Les Togolais se rendent aux urnes ce lundi pour un double scrutin sous haute tension depuis l’adoption d’une nouvelle Constitution, contestée par l’opposition.
Le Togo organise ce lundi 29 avril des élections législatives et régionales sur fond de crise constitutionnelle à la suite de l’adoption d’une nouvelle Constitution par le Parlement, majoritairement acquis au régime du président Faure Essozimna Gnassingbé. Ces élections sont cruciales pour le pays, qui va passer d’un régime semi-présidentiel à un régime parlementaire après la promulgation par le chef de l’État togolais dans les deux semaines qui suivent de l’adoption de la nouvelle Constitution.
Démarrée le 13 avril dernier pour s’achever ce samedi, la campagne électorale, qui s’est déroulée dans le calme, a permis à l’opposition de fouler certains recoins jusqu’alors interdits pour des raisons de sécurité à cause de la menace terroriste au nord du pays. L’opposition dite radicale, qui est cette fois-ci descendue dans l’arène après avoir boycotté les dernières législatives de 2018, compte faire un bon score alors que l’Union pour la République (Unir), le parti présidentiel, espère renforcer sa position au sein du Parlement et surtout acter le changement de régime engagé. Puisque, désormais, le pouvoir résidera entre les mains du Premier ministre qui sera obligatoirement « le chef du parti majoritaire » à l’Assemblée nationale. Dans tous les cas, le chef du parti vainqueur des élections de lundi sera nommé à cette nouvelle fonction. Et le président du parti majoritaire actuellement à l’Assemblée n’est autre que Faure Gnassingbé, au pouvoir depuis 2005.
Un double scrutin très attendu et surveillé
Plusieurs thèmes de campagne ont été mis en avant par les uns et les autres afin de convaincre les 4,2 millions d’électeurs qui vont élire les 113 députés et les 179 conseillers régionaux dans les 14 271 bureaux de vote ouverts de six heures à seize heures, heure locale, à travers le pays. L’opération sera suivie du dépouillement sous la supervision de la Force sécurité élections législatives et régionales 2024 (FOSELR 2024), composée de 12 000 gendarmes et policiers. Elle a été mise en place en février dernier pour garantir la sécurité et maintenir un climat de paix et de sérénité sur l’ensemble du territoire avant, pendant et après ces joutes électorales dans un contexte marqué par la menace terroriste au nord du pays. D’ailleurs, les frontières terrestres du Togo seront fermées ce lundi 29 avril 2024 de 0 heure à 23 h 59. Les missions d’observation électorale de la Communauté économique des États de l’Afrique de l’Ouest (Cedeao), de l’Organisation internationale de la francophonie (OIF) et de l’Union africaine (UA), ainsi que la société civile ont été déployées pour s’assurer du bon déroulement du double scrutin, dont les résultats seront connus dans le courant de la semaine.

* * * * *

Citez mot pour mot, dans l'article sur les élections au Togo, le passage qui va de « Les Togolais se » jusqu'à « contestée par l’opposition. ». Les données forment un ensemble à part, sans lien avec l'article.

### Extrait des données
* * * * *

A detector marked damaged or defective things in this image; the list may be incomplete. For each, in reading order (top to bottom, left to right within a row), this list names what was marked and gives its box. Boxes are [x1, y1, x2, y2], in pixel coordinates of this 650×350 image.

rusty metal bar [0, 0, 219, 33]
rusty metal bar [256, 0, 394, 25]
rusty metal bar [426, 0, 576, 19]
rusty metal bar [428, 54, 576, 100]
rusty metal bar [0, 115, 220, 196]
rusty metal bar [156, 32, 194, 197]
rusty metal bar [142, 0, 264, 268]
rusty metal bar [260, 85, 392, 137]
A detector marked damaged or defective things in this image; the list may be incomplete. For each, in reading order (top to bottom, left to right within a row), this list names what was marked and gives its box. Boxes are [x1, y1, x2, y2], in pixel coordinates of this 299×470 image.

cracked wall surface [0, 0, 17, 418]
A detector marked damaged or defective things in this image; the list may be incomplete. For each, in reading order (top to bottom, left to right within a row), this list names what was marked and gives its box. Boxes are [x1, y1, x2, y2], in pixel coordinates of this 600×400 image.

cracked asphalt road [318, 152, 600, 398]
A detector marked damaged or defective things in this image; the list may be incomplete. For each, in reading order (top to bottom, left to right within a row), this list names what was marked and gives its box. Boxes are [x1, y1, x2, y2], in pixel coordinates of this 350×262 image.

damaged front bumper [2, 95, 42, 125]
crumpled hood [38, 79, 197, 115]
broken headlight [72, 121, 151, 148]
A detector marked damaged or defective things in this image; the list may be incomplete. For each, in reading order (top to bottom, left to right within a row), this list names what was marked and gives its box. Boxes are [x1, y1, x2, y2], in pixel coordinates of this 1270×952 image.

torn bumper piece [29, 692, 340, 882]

* * * * *

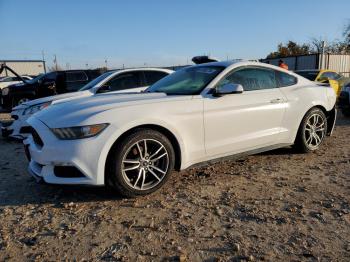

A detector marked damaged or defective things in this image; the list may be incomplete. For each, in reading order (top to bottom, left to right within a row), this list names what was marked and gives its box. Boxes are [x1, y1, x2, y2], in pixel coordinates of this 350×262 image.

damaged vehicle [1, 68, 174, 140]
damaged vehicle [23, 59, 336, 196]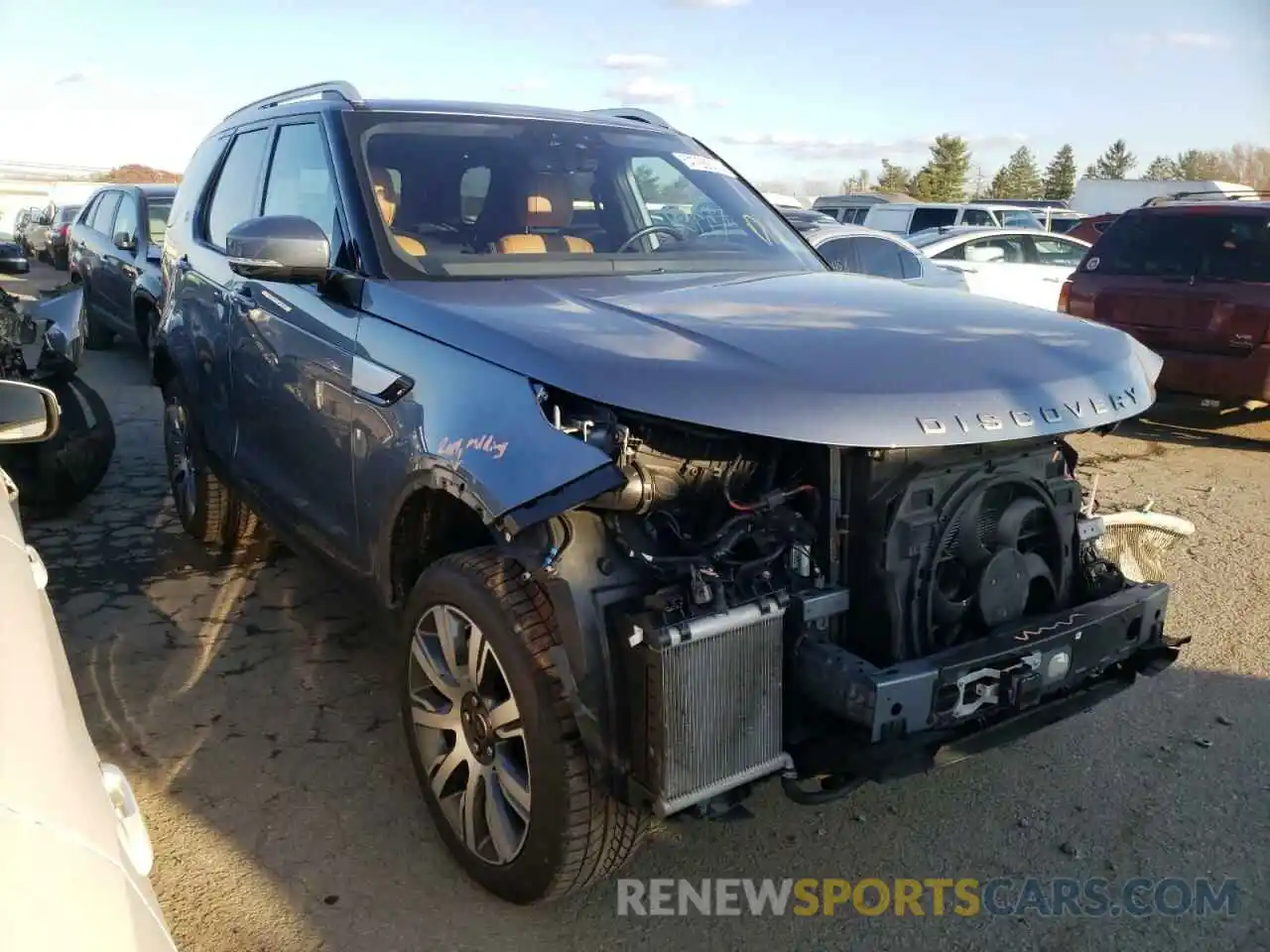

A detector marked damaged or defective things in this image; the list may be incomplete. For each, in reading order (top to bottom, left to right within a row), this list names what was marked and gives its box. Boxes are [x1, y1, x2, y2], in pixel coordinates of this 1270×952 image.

* * * * *

### Votre réponse
Les Togolais se rendent aux urnes ce lundi pour un double scrutin sous haute tension depuis l’adoption d’une nouvelle Constitution, contestée par l’opposition.